Social Security News for Senior Citizens
Social Security News
Many receiving Social Security will need to pay taxes
About a third on Social Security will need to pay taxes and this is what you need to know
March 21, 2016 - Did you know that your Social Security benefits may be taxable? This includes your monthly retirement, survivor, and disability benefits.
About one-third of people receiving Social Security benefits must pay taxes on some of these benefits, depending on the amount of their taxable income. This may happen if you have other significant income in addition to your Social Security benefits.
To find out whether you must pay taxes on your benefits, you will need your Social Security Benefit Statement (Form SSA-1099/1042S). You should automatically receive it in the mail each January.
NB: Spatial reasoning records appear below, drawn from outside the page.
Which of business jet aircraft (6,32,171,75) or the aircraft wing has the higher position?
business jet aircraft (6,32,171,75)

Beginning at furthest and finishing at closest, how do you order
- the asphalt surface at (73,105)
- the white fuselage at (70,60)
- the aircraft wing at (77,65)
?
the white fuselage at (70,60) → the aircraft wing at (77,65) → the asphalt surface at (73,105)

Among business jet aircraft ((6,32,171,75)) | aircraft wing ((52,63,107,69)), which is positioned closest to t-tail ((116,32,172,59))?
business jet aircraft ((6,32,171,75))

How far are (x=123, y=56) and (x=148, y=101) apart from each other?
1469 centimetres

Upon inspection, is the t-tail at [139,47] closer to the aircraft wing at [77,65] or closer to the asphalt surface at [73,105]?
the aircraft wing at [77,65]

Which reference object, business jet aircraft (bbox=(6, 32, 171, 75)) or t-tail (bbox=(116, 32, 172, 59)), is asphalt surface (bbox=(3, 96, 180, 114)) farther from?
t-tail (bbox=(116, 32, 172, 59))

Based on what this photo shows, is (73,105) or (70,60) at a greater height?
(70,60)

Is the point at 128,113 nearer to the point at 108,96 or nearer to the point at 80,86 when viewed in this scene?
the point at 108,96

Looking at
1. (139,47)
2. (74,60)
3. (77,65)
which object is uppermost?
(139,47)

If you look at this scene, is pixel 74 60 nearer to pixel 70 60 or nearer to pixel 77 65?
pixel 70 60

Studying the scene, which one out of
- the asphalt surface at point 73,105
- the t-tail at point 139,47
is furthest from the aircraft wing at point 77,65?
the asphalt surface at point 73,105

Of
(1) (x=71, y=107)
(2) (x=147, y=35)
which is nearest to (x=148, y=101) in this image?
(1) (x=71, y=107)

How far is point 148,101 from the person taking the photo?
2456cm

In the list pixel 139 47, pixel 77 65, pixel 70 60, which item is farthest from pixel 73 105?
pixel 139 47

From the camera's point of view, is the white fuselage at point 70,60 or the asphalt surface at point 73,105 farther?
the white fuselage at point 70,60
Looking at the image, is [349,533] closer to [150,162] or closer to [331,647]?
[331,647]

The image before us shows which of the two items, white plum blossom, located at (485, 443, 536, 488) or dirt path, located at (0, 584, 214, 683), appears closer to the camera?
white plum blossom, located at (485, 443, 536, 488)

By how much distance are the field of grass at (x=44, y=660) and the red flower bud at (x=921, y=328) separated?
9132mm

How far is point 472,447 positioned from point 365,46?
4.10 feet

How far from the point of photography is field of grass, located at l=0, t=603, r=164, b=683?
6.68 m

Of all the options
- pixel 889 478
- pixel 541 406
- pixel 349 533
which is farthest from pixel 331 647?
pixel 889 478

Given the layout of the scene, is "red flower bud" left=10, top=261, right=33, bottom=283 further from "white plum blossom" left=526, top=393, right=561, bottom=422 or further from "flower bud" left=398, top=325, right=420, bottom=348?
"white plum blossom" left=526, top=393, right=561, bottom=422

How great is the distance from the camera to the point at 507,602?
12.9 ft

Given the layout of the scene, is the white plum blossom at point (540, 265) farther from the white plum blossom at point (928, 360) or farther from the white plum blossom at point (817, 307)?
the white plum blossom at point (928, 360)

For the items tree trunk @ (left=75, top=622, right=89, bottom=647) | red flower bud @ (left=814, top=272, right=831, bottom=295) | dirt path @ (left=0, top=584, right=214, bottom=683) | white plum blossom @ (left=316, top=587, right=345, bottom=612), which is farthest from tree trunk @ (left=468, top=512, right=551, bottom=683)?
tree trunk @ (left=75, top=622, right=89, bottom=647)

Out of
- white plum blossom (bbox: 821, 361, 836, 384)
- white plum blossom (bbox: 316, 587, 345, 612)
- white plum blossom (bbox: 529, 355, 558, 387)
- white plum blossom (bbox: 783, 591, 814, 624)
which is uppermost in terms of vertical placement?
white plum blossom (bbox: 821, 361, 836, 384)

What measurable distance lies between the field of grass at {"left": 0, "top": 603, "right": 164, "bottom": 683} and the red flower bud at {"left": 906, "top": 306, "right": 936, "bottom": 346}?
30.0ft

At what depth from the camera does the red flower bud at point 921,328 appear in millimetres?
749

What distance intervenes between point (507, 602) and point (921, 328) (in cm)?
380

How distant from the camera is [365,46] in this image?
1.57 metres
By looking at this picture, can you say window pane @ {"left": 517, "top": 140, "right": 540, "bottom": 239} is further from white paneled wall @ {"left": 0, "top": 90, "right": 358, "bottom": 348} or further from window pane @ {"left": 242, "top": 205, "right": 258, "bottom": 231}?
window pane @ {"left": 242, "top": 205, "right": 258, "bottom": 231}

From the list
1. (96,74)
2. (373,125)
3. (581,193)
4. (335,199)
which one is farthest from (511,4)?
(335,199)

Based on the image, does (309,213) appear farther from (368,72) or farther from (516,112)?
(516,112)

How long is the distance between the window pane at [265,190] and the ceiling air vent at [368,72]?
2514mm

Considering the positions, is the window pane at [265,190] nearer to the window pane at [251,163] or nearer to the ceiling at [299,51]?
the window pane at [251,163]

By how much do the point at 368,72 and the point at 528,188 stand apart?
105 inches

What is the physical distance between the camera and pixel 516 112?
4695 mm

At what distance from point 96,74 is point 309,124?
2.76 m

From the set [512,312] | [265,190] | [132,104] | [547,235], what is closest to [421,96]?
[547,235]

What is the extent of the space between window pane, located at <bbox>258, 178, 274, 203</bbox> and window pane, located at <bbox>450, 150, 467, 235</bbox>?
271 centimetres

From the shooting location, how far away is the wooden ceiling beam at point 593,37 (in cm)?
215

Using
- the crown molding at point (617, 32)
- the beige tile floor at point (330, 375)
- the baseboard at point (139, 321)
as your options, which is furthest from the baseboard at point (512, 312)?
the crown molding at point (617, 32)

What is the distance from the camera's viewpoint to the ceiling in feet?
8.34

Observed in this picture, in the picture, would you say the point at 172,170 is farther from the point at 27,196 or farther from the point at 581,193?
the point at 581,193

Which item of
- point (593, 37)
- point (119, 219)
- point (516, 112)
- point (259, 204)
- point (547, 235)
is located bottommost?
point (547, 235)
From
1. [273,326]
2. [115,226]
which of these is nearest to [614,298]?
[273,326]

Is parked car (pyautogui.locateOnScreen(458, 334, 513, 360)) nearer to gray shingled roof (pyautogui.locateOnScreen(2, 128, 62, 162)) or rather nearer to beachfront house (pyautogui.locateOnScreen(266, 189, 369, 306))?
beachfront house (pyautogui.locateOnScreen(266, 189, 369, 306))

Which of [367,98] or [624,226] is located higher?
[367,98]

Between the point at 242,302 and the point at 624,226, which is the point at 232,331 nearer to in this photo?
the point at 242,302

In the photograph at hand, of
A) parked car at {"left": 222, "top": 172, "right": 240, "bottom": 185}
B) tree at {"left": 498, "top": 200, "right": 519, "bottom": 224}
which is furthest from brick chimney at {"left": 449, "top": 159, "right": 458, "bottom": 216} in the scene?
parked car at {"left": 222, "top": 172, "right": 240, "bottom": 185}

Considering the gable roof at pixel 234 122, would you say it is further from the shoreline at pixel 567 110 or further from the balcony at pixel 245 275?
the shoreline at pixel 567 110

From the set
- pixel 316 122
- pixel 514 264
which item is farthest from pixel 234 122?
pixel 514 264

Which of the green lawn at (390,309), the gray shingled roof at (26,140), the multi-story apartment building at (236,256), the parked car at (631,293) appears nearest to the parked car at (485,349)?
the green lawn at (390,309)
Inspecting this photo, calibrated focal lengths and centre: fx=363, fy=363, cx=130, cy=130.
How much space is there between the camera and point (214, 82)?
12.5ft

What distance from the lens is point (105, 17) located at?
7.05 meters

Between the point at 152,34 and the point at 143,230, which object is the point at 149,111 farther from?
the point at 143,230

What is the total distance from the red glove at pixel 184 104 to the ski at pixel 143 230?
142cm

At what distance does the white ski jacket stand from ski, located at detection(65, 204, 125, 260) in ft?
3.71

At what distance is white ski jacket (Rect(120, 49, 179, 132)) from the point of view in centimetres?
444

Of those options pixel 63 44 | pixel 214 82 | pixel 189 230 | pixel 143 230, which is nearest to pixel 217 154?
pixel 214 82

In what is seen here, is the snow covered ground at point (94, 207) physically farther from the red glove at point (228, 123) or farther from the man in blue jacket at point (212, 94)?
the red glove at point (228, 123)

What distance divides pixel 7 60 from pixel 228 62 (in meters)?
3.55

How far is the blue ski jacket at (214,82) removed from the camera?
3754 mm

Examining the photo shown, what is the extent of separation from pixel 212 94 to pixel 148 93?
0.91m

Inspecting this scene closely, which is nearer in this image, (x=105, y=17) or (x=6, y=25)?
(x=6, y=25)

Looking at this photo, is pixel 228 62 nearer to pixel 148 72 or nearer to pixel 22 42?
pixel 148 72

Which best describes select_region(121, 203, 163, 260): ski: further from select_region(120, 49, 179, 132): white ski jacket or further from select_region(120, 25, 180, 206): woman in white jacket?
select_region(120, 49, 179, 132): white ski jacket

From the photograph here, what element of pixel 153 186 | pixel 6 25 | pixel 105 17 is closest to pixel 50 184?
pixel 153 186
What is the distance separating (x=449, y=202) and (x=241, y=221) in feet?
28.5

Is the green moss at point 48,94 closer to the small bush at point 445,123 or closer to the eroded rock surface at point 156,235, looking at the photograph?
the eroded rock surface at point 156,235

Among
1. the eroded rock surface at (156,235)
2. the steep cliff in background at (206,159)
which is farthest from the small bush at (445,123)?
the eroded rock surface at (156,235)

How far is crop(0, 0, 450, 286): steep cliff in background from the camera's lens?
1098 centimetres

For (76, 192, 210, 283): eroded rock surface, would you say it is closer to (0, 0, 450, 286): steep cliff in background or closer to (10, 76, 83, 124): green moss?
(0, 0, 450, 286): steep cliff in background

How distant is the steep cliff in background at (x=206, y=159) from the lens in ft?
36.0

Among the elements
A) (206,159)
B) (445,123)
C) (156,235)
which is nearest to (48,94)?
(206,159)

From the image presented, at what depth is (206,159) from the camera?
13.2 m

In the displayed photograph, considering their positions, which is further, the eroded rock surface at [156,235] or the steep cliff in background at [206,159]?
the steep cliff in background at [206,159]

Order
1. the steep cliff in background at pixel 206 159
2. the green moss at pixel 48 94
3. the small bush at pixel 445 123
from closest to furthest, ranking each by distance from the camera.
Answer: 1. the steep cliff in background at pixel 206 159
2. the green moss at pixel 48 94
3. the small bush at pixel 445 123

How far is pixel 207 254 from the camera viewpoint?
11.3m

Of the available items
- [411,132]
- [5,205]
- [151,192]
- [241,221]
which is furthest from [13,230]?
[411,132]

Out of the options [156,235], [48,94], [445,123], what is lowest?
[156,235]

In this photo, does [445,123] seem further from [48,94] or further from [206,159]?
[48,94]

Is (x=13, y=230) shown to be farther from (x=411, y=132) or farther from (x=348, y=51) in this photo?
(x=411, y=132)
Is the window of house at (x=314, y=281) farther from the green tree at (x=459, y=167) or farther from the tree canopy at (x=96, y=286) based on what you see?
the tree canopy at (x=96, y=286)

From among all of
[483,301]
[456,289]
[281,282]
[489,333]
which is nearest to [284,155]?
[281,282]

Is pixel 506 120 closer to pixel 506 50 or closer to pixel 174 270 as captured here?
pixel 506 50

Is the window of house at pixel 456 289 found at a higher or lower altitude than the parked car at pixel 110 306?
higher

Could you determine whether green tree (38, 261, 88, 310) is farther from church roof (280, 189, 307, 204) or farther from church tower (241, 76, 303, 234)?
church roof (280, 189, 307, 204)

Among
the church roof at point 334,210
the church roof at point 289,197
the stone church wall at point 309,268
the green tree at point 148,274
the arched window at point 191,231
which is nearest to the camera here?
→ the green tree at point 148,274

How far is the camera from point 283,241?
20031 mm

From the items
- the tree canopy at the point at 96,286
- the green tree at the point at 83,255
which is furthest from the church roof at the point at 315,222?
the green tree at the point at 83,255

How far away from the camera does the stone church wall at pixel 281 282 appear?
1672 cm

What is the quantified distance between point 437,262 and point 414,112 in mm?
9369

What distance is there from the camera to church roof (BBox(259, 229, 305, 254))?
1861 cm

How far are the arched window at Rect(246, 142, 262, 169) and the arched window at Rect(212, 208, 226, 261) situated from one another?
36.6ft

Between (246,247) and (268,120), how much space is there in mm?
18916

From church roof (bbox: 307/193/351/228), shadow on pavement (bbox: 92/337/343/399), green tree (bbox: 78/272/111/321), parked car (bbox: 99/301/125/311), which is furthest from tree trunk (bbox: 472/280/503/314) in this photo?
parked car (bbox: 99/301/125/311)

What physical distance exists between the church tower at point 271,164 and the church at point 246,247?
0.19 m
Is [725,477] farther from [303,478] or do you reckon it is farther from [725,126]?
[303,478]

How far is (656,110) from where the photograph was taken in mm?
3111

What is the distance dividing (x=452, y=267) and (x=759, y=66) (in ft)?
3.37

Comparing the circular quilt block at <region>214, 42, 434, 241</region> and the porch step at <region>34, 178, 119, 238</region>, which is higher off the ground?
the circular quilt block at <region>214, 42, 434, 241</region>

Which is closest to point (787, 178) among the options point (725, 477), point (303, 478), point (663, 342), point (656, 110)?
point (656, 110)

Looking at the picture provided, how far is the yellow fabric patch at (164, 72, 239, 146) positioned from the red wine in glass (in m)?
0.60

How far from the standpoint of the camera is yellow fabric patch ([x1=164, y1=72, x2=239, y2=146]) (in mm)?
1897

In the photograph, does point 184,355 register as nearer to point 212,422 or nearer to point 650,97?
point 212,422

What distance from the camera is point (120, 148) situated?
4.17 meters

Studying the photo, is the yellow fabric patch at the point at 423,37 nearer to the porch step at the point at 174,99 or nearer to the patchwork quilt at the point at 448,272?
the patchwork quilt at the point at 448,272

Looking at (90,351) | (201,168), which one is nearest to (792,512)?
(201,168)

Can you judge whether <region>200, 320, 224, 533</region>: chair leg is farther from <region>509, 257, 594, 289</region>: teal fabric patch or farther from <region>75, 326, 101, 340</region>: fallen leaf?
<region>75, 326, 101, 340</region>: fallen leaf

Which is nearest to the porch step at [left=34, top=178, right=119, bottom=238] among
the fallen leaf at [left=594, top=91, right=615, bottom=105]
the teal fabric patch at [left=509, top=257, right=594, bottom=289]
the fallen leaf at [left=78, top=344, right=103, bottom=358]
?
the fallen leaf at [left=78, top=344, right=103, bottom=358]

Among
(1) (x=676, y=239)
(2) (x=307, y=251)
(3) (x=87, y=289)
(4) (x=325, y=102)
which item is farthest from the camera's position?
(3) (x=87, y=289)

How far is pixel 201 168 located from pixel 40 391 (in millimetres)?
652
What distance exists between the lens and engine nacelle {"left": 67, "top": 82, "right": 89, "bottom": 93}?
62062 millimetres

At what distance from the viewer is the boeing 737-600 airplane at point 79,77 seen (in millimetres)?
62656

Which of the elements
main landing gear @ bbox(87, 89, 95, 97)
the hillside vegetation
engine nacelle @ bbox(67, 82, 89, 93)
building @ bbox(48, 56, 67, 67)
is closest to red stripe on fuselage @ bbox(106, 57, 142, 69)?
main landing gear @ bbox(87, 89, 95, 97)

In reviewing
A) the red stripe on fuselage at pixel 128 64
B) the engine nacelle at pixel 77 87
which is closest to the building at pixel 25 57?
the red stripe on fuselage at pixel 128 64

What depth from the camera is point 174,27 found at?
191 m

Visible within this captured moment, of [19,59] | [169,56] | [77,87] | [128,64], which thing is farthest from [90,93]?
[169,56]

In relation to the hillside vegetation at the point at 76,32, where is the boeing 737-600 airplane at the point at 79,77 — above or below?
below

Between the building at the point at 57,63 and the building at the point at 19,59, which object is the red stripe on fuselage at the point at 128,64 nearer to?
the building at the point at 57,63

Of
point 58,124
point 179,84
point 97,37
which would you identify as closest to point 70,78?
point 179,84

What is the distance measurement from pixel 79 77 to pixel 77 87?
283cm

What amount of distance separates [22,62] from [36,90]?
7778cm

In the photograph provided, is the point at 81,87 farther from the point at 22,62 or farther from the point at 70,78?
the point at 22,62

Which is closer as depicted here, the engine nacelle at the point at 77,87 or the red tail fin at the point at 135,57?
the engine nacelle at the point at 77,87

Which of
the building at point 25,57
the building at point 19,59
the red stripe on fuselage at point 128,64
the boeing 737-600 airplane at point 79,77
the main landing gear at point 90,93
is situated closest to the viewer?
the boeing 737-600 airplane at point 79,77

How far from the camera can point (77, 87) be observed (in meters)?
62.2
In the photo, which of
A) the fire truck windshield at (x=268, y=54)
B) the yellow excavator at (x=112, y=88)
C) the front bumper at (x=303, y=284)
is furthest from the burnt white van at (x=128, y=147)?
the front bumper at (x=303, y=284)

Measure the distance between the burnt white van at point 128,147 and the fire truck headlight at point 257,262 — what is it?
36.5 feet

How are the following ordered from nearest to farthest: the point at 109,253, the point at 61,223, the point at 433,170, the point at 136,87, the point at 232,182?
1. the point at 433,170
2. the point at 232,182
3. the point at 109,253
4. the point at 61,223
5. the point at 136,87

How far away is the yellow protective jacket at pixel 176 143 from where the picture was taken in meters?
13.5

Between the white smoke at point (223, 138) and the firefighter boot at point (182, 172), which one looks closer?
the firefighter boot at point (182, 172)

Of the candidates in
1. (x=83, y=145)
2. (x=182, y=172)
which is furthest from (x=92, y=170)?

It shows the total amount of benefits you received from Social Security in the previous year so you know how much Social Security income to report to the Internal Revenue Service on your tax return.
The benefit statement is not available for people who receive Supplemental Security Income (SSI), as SSI payments are not taxable.
If you didn’t receive your Benefit Statement or misplaced it, you can get an instant replacement easily by using your secure my Social Security account.
If you don’t already have an online account, you can create one in minutes. Go to the my Social Security page, and select “Sign In or Create an Account.”
Once you are logged in, select the “Replacement Documents” tab to obtain your replacement 1099 or 1042S benefit statement. You can also use your personal my Social Security account to keep track of your earnings each year, manage your benefits, and more.
You can also obtain a replacement benefit statement by calling us at 1-800-772-1213 (TTY 1-800-325-0778), or contacting your local Social Security Office. If you live outside of the United States, please contact your nearest U.S. Embassy or Consulate.
Don’t wait. Be ready! Open your own personal my Social Security account today.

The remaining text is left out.